I just recently - two days ago - found out that my husband was going to strip bars and getting lap dances. We have three kids and have been together for 11 years. I have struggled with my husband looking at porn, leaving me for days talking dirty to other women he goes to school with and now strip bars. I think that if the world didn't exploit women and sex, the mind of a male wouldn't be overstimulated and subjected to temptation. Men were created to be more visual and physical, and those things are easily played on. As time goes by, as things become more common and frequent, the world sees it as a social norm. Corrupting our kids and enticing our men.
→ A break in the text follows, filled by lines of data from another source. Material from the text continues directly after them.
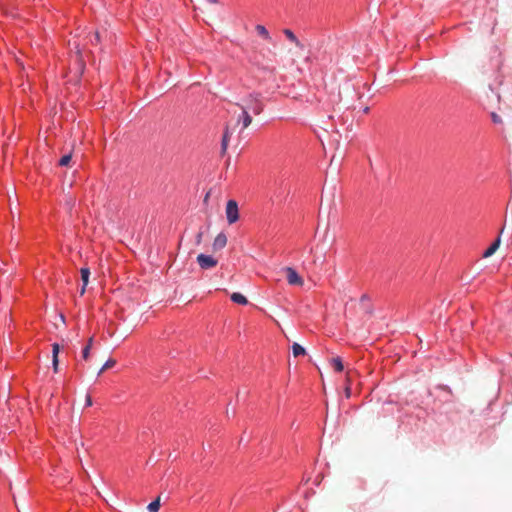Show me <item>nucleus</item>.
<instances>
[{
  "mask_svg": "<svg viewBox=\"0 0 512 512\" xmlns=\"http://www.w3.org/2000/svg\"><path fill=\"white\" fill-rule=\"evenodd\" d=\"M245 103L246 105L236 103V105L241 109V113L238 116L237 123H242V129L248 128L252 123V117L248 110H251L255 115H259L262 113L264 109L259 94H249L245 99Z\"/></svg>",
  "mask_w": 512,
  "mask_h": 512,
  "instance_id": "1",
  "label": "nucleus"
},
{
  "mask_svg": "<svg viewBox=\"0 0 512 512\" xmlns=\"http://www.w3.org/2000/svg\"><path fill=\"white\" fill-rule=\"evenodd\" d=\"M225 213L229 224H233L239 220V209L235 200H229L227 202Z\"/></svg>",
  "mask_w": 512,
  "mask_h": 512,
  "instance_id": "2",
  "label": "nucleus"
},
{
  "mask_svg": "<svg viewBox=\"0 0 512 512\" xmlns=\"http://www.w3.org/2000/svg\"><path fill=\"white\" fill-rule=\"evenodd\" d=\"M286 273L287 282L290 285L302 286L304 281L302 277L297 273V271L292 267L284 268Z\"/></svg>",
  "mask_w": 512,
  "mask_h": 512,
  "instance_id": "3",
  "label": "nucleus"
},
{
  "mask_svg": "<svg viewBox=\"0 0 512 512\" xmlns=\"http://www.w3.org/2000/svg\"><path fill=\"white\" fill-rule=\"evenodd\" d=\"M197 263L202 269H210L215 267L218 261L210 255L199 254L197 256Z\"/></svg>",
  "mask_w": 512,
  "mask_h": 512,
  "instance_id": "4",
  "label": "nucleus"
},
{
  "mask_svg": "<svg viewBox=\"0 0 512 512\" xmlns=\"http://www.w3.org/2000/svg\"><path fill=\"white\" fill-rule=\"evenodd\" d=\"M227 245V236L224 233H219L214 241L212 248L214 251L222 250Z\"/></svg>",
  "mask_w": 512,
  "mask_h": 512,
  "instance_id": "5",
  "label": "nucleus"
},
{
  "mask_svg": "<svg viewBox=\"0 0 512 512\" xmlns=\"http://www.w3.org/2000/svg\"><path fill=\"white\" fill-rule=\"evenodd\" d=\"M503 230H504V228L501 229L500 234L503 233ZM500 243H501V235H499L496 238V240L490 245V247L483 253V257L488 258V257L492 256L499 248Z\"/></svg>",
  "mask_w": 512,
  "mask_h": 512,
  "instance_id": "6",
  "label": "nucleus"
},
{
  "mask_svg": "<svg viewBox=\"0 0 512 512\" xmlns=\"http://www.w3.org/2000/svg\"><path fill=\"white\" fill-rule=\"evenodd\" d=\"M80 273H81V280L83 282L82 288L80 290V295H84V293L86 291V286L88 285V282H89L90 270L87 267H83V268H81Z\"/></svg>",
  "mask_w": 512,
  "mask_h": 512,
  "instance_id": "7",
  "label": "nucleus"
},
{
  "mask_svg": "<svg viewBox=\"0 0 512 512\" xmlns=\"http://www.w3.org/2000/svg\"><path fill=\"white\" fill-rule=\"evenodd\" d=\"M283 33L291 42L295 44L296 47H298L299 49H304L303 43L299 41V39L296 37L292 30L284 29Z\"/></svg>",
  "mask_w": 512,
  "mask_h": 512,
  "instance_id": "8",
  "label": "nucleus"
},
{
  "mask_svg": "<svg viewBox=\"0 0 512 512\" xmlns=\"http://www.w3.org/2000/svg\"><path fill=\"white\" fill-rule=\"evenodd\" d=\"M59 351H60L59 344L54 343L52 345V363H53V368H54L55 372H57V370H58V363H59L58 354H59Z\"/></svg>",
  "mask_w": 512,
  "mask_h": 512,
  "instance_id": "9",
  "label": "nucleus"
},
{
  "mask_svg": "<svg viewBox=\"0 0 512 512\" xmlns=\"http://www.w3.org/2000/svg\"><path fill=\"white\" fill-rule=\"evenodd\" d=\"M255 29H256L257 33L261 37H263L265 40H267L269 42L272 40L268 30L263 25H260V24L256 25Z\"/></svg>",
  "mask_w": 512,
  "mask_h": 512,
  "instance_id": "10",
  "label": "nucleus"
},
{
  "mask_svg": "<svg viewBox=\"0 0 512 512\" xmlns=\"http://www.w3.org/2000/svg\"><path fill=\"white\" fill-rule=\"evenodd\" d=\"M231 300L234 303L241 304V305H246L248 303V300L244 295H242L240 293H236V292L231 295Z\"/></svg>",
  "mask_w": 512,
  "mask_h": 512,
  "instance_id": "11",
  "label": "nucleus"
},
{
  "mask_svg": "<svg viewBox=\"0 0 512 512\" xmlns=\"http://www.w3.org/2000/svg\"><path fill=\"white\" fill-rule=\"evenodd\" d=\"M331 365L334 367L335 371L342 372L344 370V365L340 357H335L331 359Z\"/></svg>",
  "mask_w": 512,
  "mask_h": 512,
  "instance_id": "12",
  "label": "nucleus"
},
{
  "mask_svg": "<svg viewBox=\"0 0 512 512\" xmlns=\"http://www.w3.org/2000/svg\"><path fill=\"white\" fill-rule=\"evenodd\" d=\"M92 344H93V337L89 338V340L87 342V345L82 350V358L84 360H88L89 355H90V351H91V348H92Z\"/></svg>",
  "mask_w": 512,
  "mask_h": 512,
  "instance_id": "13",
  "label": "nucleus"
},
{
  "mask_svg": "<svg viewBox=\"0 0 512 512\" xmlns=\"http://www.w3.org/2000/svg\"><path fill=\"white\" fill-rule=\"evenodd\" d=\"M292 353L294 357L302 356L306 354L305 349L298 343L292 345Z\"/></svg>",
  "mask_w": 512,
  "mask_h": 512,
  "instance_id": "14",
  "label": "nucleus"
},
{
  "mask_svg": "<svg viewBox=\"0 0 512 512\" xmlns=\"http://www.w3.org/2000/svg\"><path fill=\"white\" fill-rule=\"evenodd\" d=\"M159 508H160V497H157L147 507L149 512H158Z\"/></svg>",
  "mask_w": 512,
  "mask_h": 512,
  "instance_id": "15",
  "label": "nucleus"
},
{
  "mask_svg": "<svg viewBox=\"0 0 512 512\" xmlns=\"http://www.w3.org/2000/svg\"><path fill=\"white\" fill-rule=\"evenodd\" d=\"M116 364V360L115 359H108L104 365L102 366V368L99 370L98 372V375H101L104 371H106L107 369H110L112 368L114 365Z\"/></svg>",
  "mask_w": 512,
  "mask_h": 512,
  "instance_id": "16",
  "label": "nucleus"
},
{
  "mask_svg": "<svg viewBox=\"0 0 512 512\" xmlns=\"http://www.w3.org/2000/svg\"><path fill=\"white\" fill-rule=\"evenodd\" d=\"M72 159V155L69 153V154H66L64 155L60 160H59V165L60 166H68L70 161Z\"/></svg>",
  "mask_w": 512,
  "mask_h": 512,
  "instance_id": "17",
  "label": "nucleus"
},
{
  "mask_svg": "<svg viewBox=\"0 0 512 512\" xmlns=\"http://www.w3.org/2000/svg\"><path fill=\"white\" fill-rule=\"evenodd\" d=\"M356 372L354 371H347V374H346V385H349L351 387L352 385V382H353V376Z\"/></svg>",
  "mask_w": 512,
  "mask_h": 512,
  "instance_id": "18",
  "label": "nucleus"
},
{
  "mask_svg": "<svg viewBox=\"0 0 512 512\" xmlns=\"http://www.w3.org/2000/svg\"><path fill=\"white\" fill-rule=\"evenodd\" d=\"M90 42H91V44H93V45H96V44H98V43L100 42V34H99V32H95V33L91 36V38H90Z\"/></svg>",
  "mask_w": 512,
  "mask_h": 512,
  "instance_id": "19",
  "label": "nucleus"
},
{
  "mask_svg": "<svg viewBox=\"0 0 512 512\" xmlns=\"http://www.w3.org/2000/svg\"><path fill=\"white\" fill-rule=\"evenodd\" d=\"M229 141L230 140H228V139L222 138V141H221V153L222 154L226 153L228 145H229Z\"/></svg>",
  "mask_w": 512,
  "mask_h": 512,
  "instance_id": "20",
  "label": "nucleus"
},
{
  "mask_svg": "<svg viewBox=\"0 0 512 512\" xmlns=\"http://www.w3.org/2000/svg\"><path fill=\"white\" fill-rule=\"evenodd\" d=\"M231 135H232V133H231V131H230L229 126L227 125V126L225 127V129H224V133H223V137H222V138L230 140Z\"/></svg>",
  "mask_w": 512,
  "mask_h": 512,
  "instance_id": "21",
  "label": "nucleus"
},
{
  "mask_svg": "<svg viewBox=\"0 0 512 512\" xmlns=\"http://www.w3.org/2000/svg\"><path fill=\"white\" fill-rule=\"evenodd\" d=\"M491 118H492V121L494 123H501L502 122L501 117L498 114L494 113V112L491 114Z\"/></svg>",
  "mask_w": 512,
  "mask_h": 512,
  "instance_id": "22",
  "label": "nucleus"
},
{
  "mask_svg": "<svg viewBox=\"0 0 512 512\" xmlns=\"http://www.w3.org/2000/svg\"><path fill=\"white\" fill-rule=\"evenodd\" d=\"M85 405H86L87 407L92 406V398H91V396H90L89 394H87V395H86V398H85Z\"/></svg>",
  "mask_w": 512,
  "mask_h": 512,
  "instance_id": "23",
  "label": "nucleus"
},
{
  "mask_svg": "<svg viewBox=\"0 0 512 512\" xmlns=\"http://www.w3.org/2000/svg\"><path fill=\"white\" fill-rule=\"evenodd\" d=\"M345 397L350 398L351 397V387L349 385H346L345 387Z\"/></svg>",
  "mask_w": 512,
  "mask_h": 512,
  "instance_id": "24",
  "label": "nucleus"
},
{
  "mask_svg": "<svg viewBox=\"0 0 512 512\" xmlns=\"http://www.w3.org/2000/svg\"><path fill=\"white\" fill-rule=\"evenodd\" d=\"M202 235H203V234H202V232H199V233L197 234V236H196V241H197V243H198V244H199V243H201Z\"/></svg>",
  "mask_w": 512,
  "mask_h": 512,
  "instance_id": "25",
  "label": "nucleus"
},
{
  "mask_svg": "<svg viewBox=\"0 0 512 512\" xmlns=\"http://www.w3.org/2000/svg\"><path fill=\"white\" fill-rule=\"evenodd\" d=\"M367 299H368L367 295H363V296L361 297V301H366Z\"/></svg>",
  "mask_w": 512,
  "mask_h": 512,
  "instance_id": "26",
  "label": "nucleus"
},
{
  "mask_svg": "<svg viewBox=\"0 0 512 512\" xmlns=\"http://www.w3.org/2000/svg\"><path fill=\"white\" fill-rule=\"evenodd\" d=\"M209 196H210V193L208 192V193L206 194V196H205V199H204V201H205V202L209 199Z\"/></svg>",
  "mask_w": 512,
  "mask_h": 512,
  "instance_id": "27",
  "label": "nucleus"
},
{
  "mask_svg": "<svg viewBox=\"0 0 512 512\" xmlns=\"http://www.w3.org/2000/svg\"><path fill=\"white\" fill-rule=\"evenodd\" d=\"M368 111H369V108H368V107H366V108L364 109V113H367Z\"/></svg>",
  "mask_w": 512,
  "mask_h": 512,
  "instance_id": "28",
  "label": "nucleus"
}]
</instances>
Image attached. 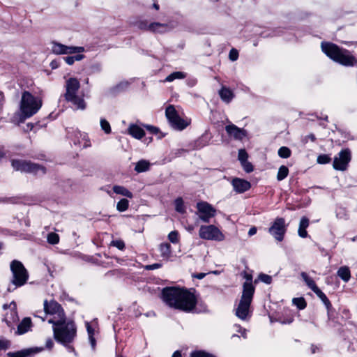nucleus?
Here are the masks:
<instances>
[{
    "label": "nucleus",
    "instance_id": "obj_55",
    "mask_svg": "<svg viewBox=\"0 0 357 357\" xmlns=\"http://www.w3.org/2000/svg\"><path fill=\"white\" fill-rule=\"evenodd\" d=\"M241 165L243 166V169L247 173H250L253 172L254 167L252 165V163L248 162V160L245 163Z\"/></svg>",
    "mask_w": 357,
    "mask_h": 357
},
{
    "label": "nucleus",
    "instance_id": "obj_10",
    "mask_svg": "<svg viewBox=\"0 0 357 357\" xmlns=\"http://www.w3.org/2000/svg\"><path fill=\"white\" fill-rule=\"evenodd\" d=\"M196 208L198 211L199 219L204 222L208 223L210 222V219L215 216V208L206 202L201 201L197 202Z\"/></svg>",
    "mask_w": 357,
    "mask_h": 357
},
{
    "label": "nucleus",
    "instance_id": "obj_1",
    "mask_svg": "<svg viewBox=\"0 0 357 357\" xmlns=\"http://www.w3.org/2000/svg\"><path fill=\"white\" fill-rule=\"evenodd\" d=\"M194 288L167 287L162 290V298L170 307L190 313L194 312L197 305V297Z\"/></svg>",
    "mask_w": 357,
    "mask_h": 357
},
{
    "label": "nucleus",
    "instance_id": "obj_8",
    "mask_svg": "<svg viewBox=\"0 0 357 357\" xmlns=\"http://www.w3.org/2000/svg\"><path fill=\"white\" fill-rule=\"evenodd\" d=\"M199 236L205 240L222 241L225 239L224 234L215 225H202L199 228Z\"/></svg>",
    "mask_w": 357,
    "mask_h": 357
},
{
    "label": "nucleus",
    "instance_id": "obj_7",
    "mask_svg": "<svg viewBox=\"0 0 357 357\" xmlns=\"http://www.w3.org/2000/svg\"><path fill=\"white\" fill-rule=\"evenodd\" d=\"M165 116L171 126L178 130L185 129L190 124L189 122L179 116L178 112L173 105H169L166 107Z\"/></svg>",
    "mask_w": 357,
    "mask_h": 357
},
{
    "label": "nucleus",
    "instance_id": "obj_38",
    "mask_svg": "<svg viewBox=\"0 0 357 357\" xmlns=\"http://www.w3.org/2000/svg\"><path fill=\"white\" fill-rule=\"evenodd\" d=\"M258 280H260V281H261L262 282H264V283H265L266 284H271V282L273 281V279H272V277L271 275L265 274V273H261L258 275V279H256L254 281V284H257Z\"/></svg>",
    "mask_w": 357,
    "mask_h": 357
},
{
    "label": "nucleus",
    "instance_id": "obj_54",
    "mask_svg": "<svg viewBox=\"0 0 357 357\" xmlns=\"http://www.w3.org/2000/svg\"><path fill=\"white\" fill-rule=\"evenodd\" d=\"M241 275L244 279H245V282H250L251 284H253V281H252L253 276H252V273H248L246 271H243L241 273Z\"/></svg>",
    "mask_w": 357,
    "mask_h": 357
},
{
    "label": "nucleus",
    "instance_id": "obj_62",
    "mask_svg": "<svg viewBox=\"0 0 357 357\" xmlns=\"http://www.w3.org/2000/svg\"><path fill=\"white\" fill-rule=\"evenodd\" d=\"M6 155V153L4 150L3 147H0V162L3 158H4Z\"/></svg>",
    "mask_w": 357,
    "mask_h": 357
},
{
    "label": "nucleus",
    "instance_id": "obj_17",
    "mask_svg": "<svg viewBox=\"0 0 357 357\" xmlns=\"http://www.w3.org/2000/svg\"><path fill=\"white\" fill-rule=\"evenodd\" d=\"M43 351L40 347H31L24 349L15 352H8L6 354L7 357H30Z\"/></svg>",
    "mask_w": 357,
    "mask_h": 357
},
{
    "label": "nucleus",
    "instance_id": "obj_15",
    "mask_svg": "<svg viewBox=\"0 0 357 357\" xmlns=\"http://www.w3.org/2000/svg\"><path fill=\"white\" fill-rule=\"evenodd\" d=\"M231 185L234 191L238 194L245 192L249 190L252 186L250 182L248 181L237 177L232 179Z\"/></svg>",
    "mask_w": 357,
    "mask_h": 357
},
{
    "label": "nucleus",
    "instance_id": "obj_48",
    "mask_svg": "<svg viewBox=\"0 0 357 357\" xmlns=\"http://www.w3.org/2000/svg\"><path fill=\"white\" fill-rule=\"evenodd\" d=\"M100 126L102 130L106 134H109L112 132L111 126L109 123L106 119H101L100 120Z\"/></svg>",
    "mask_w": 357,
    "mask_h": 357
},
{
    "label": "nucleus",
    "instance_id": "obj_60",
    "mask_svg": "<svg viewBox=\"0 0 357 357\" xmlns=\"http://www.w3.org/2000/svg\"><path fill=\"white\" fill-rule=\"evenodd\" d=\"M46 347L49 349H52L54 347V342L52 339L49 338L46 342Z\"/></svg>",
    "mask_w": 357,
    "mask_h": 357
},
{
    "label": "nucleus",
    "instance_id": "obj_28",
    "mask_svg": "<svg viewBox=\"0 0 357 357\" xmlns=\"http://www.w3.org/2000/svg\"><path fill=\"white\" fill-rule=\"evenodd\" d=\"M67 102H72L77 109H84L86 108V103L84 100L79 97L77 95L75 96V98L66 99Z\"/></svg>",
    "mask_w": 357,
    "mask_h": 357
},
{
    "label": "nucleus",
    "instance_id": "obj_25",
    "mask_svg": "<svg viewBox=\"0 0 357 357\" xmlns=\"http://www.w3.org/2000/svg\"><path fill=\"white\" fill-rule=\"evenodd\" d=\"M168 25L160 22H151L149 24V31L162 33L166 31Z\"/></svg>",
    "mask_w": 357,
    "mask_h": 357
},
{
    "label": "nucleus",
    "instance_id": "obj_36",
    "mask_svg": "<svg viewBox=\"0 0 357 357\" xmlns=\"http://www.w3.org/2000/svg\"><path fill=\"white\" fill-rule=\"evenodd\" d=\"M289 174V169L285 165H282L280 167L278 174H277V179L278 181H282L287 177Z\"/></svg>",
    "mask_w": 357,
    "mask_h": 357
},
{
    "label": "nucleus",
    "instance_id": "obj_32",
    "mask_svg": "<svg viewBox=\"0 0 357 357\" xmlns=\"http://www.w3.org/2000/svg\"><path fill=\"white\" fill-rule=\"evenodd\" d=\"M52 50L56 54H66V45L58 42H53Z\"/></svg>",
    "mask_w": 357,
    "mask_h": 357
},
{
    "label": "nucleus",
    "instance_id": "obj_43",
    "mask_svg": "<svg viewBox=\"0 0 357 357\" xmlns=\"http://www.w3.org/2000/svg\"><path fill=\"white\" fill-rule=\"evenodd\" d=\"M190 357H216L204 350H197L191 352Z\"/></svg>",
    "mask_w": 357,
    "mask_h": 357
},
{
    "label": "nucleus",
    "instance_id": "obj_59",
    "mask_svg": "<svg viewBox=\"0 0 357 357\" xmlns=\"http://www.w3.org/2000/svg\"><path fill=\"white\" fill-rule=\"evenodd\" d=\"M206 276L204 273H196L192 275V277L199 280L203 279Z\"/></svg>",
    "mask_w": 357,
    "mask_h": 357
},
{
    "label": "nucleus",
    "instance_id": "obj_24",
    "mask_svg": "<svg viewBox=\"0 0 357 357\" xmlns=\"http://www.w3.org/2000/svg\"><path fill=\"white\" fill-rule=\"evenodd\" d=\"M310 225L309 218L306 216H303L300 220L299 227L298 229V234L301 238H306L307 236V232L306 229Z\"/></svg>",
    "mask_w": 357,
    "mask_h": 357
},
{
    "label": "nucleus",
    "instance_id": "obj_9",
    "mask_svg": "<svg viewBox=\"0 0 357 357\" xmlns=\"http://www.w3.org/2000/svg\"><path fill=\"white\" fill-rule=\"evenodd\" d=\"M287 225L285 224L284 218L277 217L271 226L268 228V232L275 239L279 242L283 241L287 232Z\"/></svg>",
    "mask_w": 357,
    "mask_h": 357
},
{
    "label": "nucleus",
    "instance_id": "obj_11",
    "mask_svg": "<svg viewBox=\"0 0 357 357\" xmlns=\"http://www.w3.org/2000/svg\"><path fill=\"white\" fill-rule=\"evenodd\" d=\"M351 160V151L349 149H342L338 153V157L334 158L333 167L335 170L345 171Z\"/></svg>",
    "mask_w": 357,
    "mask_h": 357
},
{
    "label": "nucleus",
    "instance_id": "obj_34",
    "mask_svg": "<svg viewBox=\"0 0 357 357\" xmlns=\"http://www.w3.org/2000/svg\"><path fill=\"white\" fill-rule=\"evenodd\" d=\"M143 126L152 135H159L158 138L162 139L165 137V134L162 133L159 129V128L155 127L152 125H143Z\"/></svg>",
    "mask_w": 357,
    "mask_h": 357
},
{
    "label": "nucleus",
    "instance_id": "obj_4",
    "mask_svg": "<svg viewBox=\"0 0 357 357\" xmlns=\"http://www.w3.org/2000/svg\"><path fill=\"white\" fill-rule=\"evenodd\" d=\"M42 101L35 98L29 91H24L22 94L20 110L25 118L34 115L41 107Z\"/></svg>",
    "mask_w": 357,
    "mask_h": 357
},
{
    "label": "nucleus",
    "instance_id": "obj_44",
    "mask_svg": "<svg viewBox=\"0 0 357 357\" xmlns=\"http://www.w3.org/2000/svg\"><path fill=\"white\" fill-rule=\"evenodd\" d=\"M331 158L328 154H320L318 155L317 162L320 165H326L330 163Z\"/></svg>",
    "mask_w": 357,
    "mask_h": 357
},
{
    "label": "nucleus",
    "instance_id": "obj_14",
    "mask_svg": "<svg viewBox=\"0 0 357 357\" xmlns=\"http://www.w3.org/2000/svg\"><path fill=\"white\" fill-rule=\"evenodd\" d=\"M204 146L205 144L202 143V139H198L197 140L188 143L185 149H176L174 152V157H181L184 153H188L190 151L200 149Z\"/></svg>",
    "mask_w": 357,
    "mask_h": 357
},
{
    "label": "nucleus",
    "instance_id": "obj_47",
    "mask_svg": "<svg viewBox=\"0 0 357 357\" xmlns=\"http://www.w3.org/2000/svg\"><path fill=\"white\" fill-rule=\"evenodd\" d=\"M238 158L241 164L245 163L248 160V154L247 151L243 149H240L238 151Z\"/></svg>",
    "mask_w": 357,
    "mask_h": 357
},
{
    "label": "nucleus",
    "instance_id": "obj_23",
    "mask_svg": "<svg viewBox=\"0 0 357 357\" xmlns=\"http://www.w3.org/2000/svg\"><path fill=\"white\" fill-rule=\"evenodd\" d=\"M32 326L31 319L29 317H24L17 326L16 333L22 335L27 333Z\"/></svg>",
    "mask_w": 357,
    "mask_h": 357
},
{
    "label": "nucleus",
    "instance_id": "obj_53",
    "mask_svg": "<svg viewBox=\"0 0 357 357\" xmlns=\"http://www.w3.org/2000/svg\"><path fill=\"white\" fill-rule=\"evenodd\" d=\"M149 24L146 20H141L137 22L138 29L143 31H149Z\"/></svg>",
    "mask_w": 357,
    "mask_h": 357
},
{
    "label": "nucleus",
    "instance_id": "obj_64",
    "mask_svg": "<svg viewBox=\"0 0 357 357\" xmlns=\"http://www.w3.org/2000/svg\"><path fill=\"white\" fill-rule=\"evenodd\" d=\"M153 8L157 10H158L160 9V6L158 3L157 0H153Z\"/></svg>",
    "mask_w": 357,
    "mask_h": 357
},
{
    "label": "nucleus",
    "instance_id": "obj_37",
    "mask_svg": "<svg viewBox=\"0 0 357 357\" xmlns=\"http://www.w3.org/2000/svg\"><path fill=\"white\" fill-rule=\"evenodd\" d=\"M278 154L281 158L287 159L291 155V151L287 146H281L278 149Z\"/></svg>",
    "mask_w": 357,
    "mask_h": 357
},
{
    "label": "nucleus",
    "instance_id": "obj_61",
    "mask_svg": "<svg viewBox=\"0 0 357 357\" xmlns=\"http://www.w3.org/2000/svg\"><path fill=\"white\" fill-rule=\"evenodd\" d=\"M257 227H252L249 229V231H248V235H249L250 236H253V235H255V234L257 233Z\"/></svg>",
    "mask_w": 357,
    "mask_h": 357
},
{
    "label": "nucleus",
    "instance_id": "obj_63",
    "mask_svg": "<svg viewBox=\"0 0 357 357\" xmlns=\"http://www.w3.org/2000/svg\"><path fill=\"white\" fill-rule=\"evenodd\" d=\"M172 357H182L181 351L179 350L174 351Z\"/></svg>",
    "mask_w": 357,
    "mask_h": 357
},
{
    "label": "nucleus",
    "instance_id": "obj_41",
    "mask_svg": "<svg viewBox=\"0 0 357 357\" xmlns=\"http://www.w3.org/2000/svg\"><path fill=\"white\" fill-rule=\"evenodd\" d=\"M66 54H73L75 53H82L85 51L84 47L81 46H67L66 45Z\"/></svg>",
    "mask_w": 357,
    "mask_h": 357
},
{
    "label": "nucleus",
    "instance_id": "obj_13",
    "mask_svg": "<svg viewBox=\"0 0 357 357\" xmlns=\"http://www.w3.org/2000/svg\"><path fill=\"white\" fill-rule=\"evenodd\" d=\"M80 87L79 82L77 78L70 77L66 81V92L64 94L65 100L67 98H75L77 92Z\"/></svg>",
    "mask_w": 357,
    "mask_h": 357
},
{
    "label": "nucleus",
    "instance_id": "obj_56",
    "mask_svg": "<svg viewBox=\"0 0 357 357\" xmlns=\"http://www.w3.org/2000/svg\"><path fill=\"white\" fill-rule=\"evenodd\" d=\"M162 267V264L159 263H155L153 264L146 265L145 266V269L148 271H152L155 269H158Z\"/></svg>",
    "mask_w": 357,
    "mask_h": 357
},
{
    "label": "nucleus",
    "instance_id": "obj_58",
    "mask_svg": "<svg viewBox=\"0 0 357 357\" xmlns=\"http://www.w3.org/2000/svg\"><path fill=\"white\" fill-rule=\"evenodd\" d=\"M64 60L66 62V63L68 65H73L75 63L73 56H66V57H64Z\"/></svg>",
    "mask_w": 357,
    "mask_h": 357
},
{
    "label": "nucleus",
    "instance_id": "obj_19",
    "mask_svg": "<svg viewBox=\"0 0 357 357\" xmlns=\"http://www.w3.org/2000/svg\"><path fill=\"white\" fill-rule=\"evenodd\" d=\"M252 303L241 301L236 310V315L241 319L245 320L248 314L249 308Z\"/></svg>",
    "mask_w": 357,
    "mask_h": 357
},
{
    "label": "nucleus",
    "instance_id": "obj_52",
    "mask_svg": "<svg viewBox=\"0 0 357 357\" xmlns=\"http://www.w3.org/2000/svg\"><path fill=\"white\" fill-rule=\"evenodd\" d=\"M238 51L235 48H232L229 51V59L232 61H235L238 59Z\"/></svg>",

But if women didn't pose for Playboy, or make porn or strip, there wouldn't be such a variety of sex appeal ruining marriages. As men are selfish for wanting to look at it, so is a woman using it for money, power, and control. Men no longer value a woman for her mind as well as her body. We're seen for the flesh, nothing else. We're basically holes to fill.
—Guest april

promotions

I feel that if you go to work everyday, bad weather, sick whatever - you work your butt off to succeed, to be seen, to shine for a promotion. And your boss comes in to announce who will receive the promotion, and he gives it to about everyone there even the ones who fail to work hard and give their all and had only been there a few weeks. This would be hurtful it would make you feel so low, insignificant, that your hard work was overlooked and not valued. I look at going to strip bars this way - a woman is taking a leap entrusting her body and heart and feeling to a man with the mind set she is a little more special than the other women because he chose to have his eyes and heart and needs fulfilled by her but then he brings in porn, strip bars, he just made her like a khaki color bland, no different than another, not more special then they he see you naked and sees them.
—Guest april

personal pain

There are many kinds of pain physical, verbal, emotional, and then there is sexual betrayel which i feel is really hard to forgive. Sex and allowing your self to be seen naked is like putting yourself out there. Usually a lady doesn't just walk around town naked or have sex with every man she sees. So, the man she chooses to do so is being given a different kind of trust. Sex and the nude body is a personal thing - physically, mentally, emotionally. When a man has the need for another woman, regardless of the form he is taking, that woman's self-esteem, trust, and gift of entrusting herself to share her body is thrown away. Sex and the nude body is something to be appreciated, valued, respected and treasured, not treated like another flavor of ice cream, or a toy just misused and thrown away with no care or regard.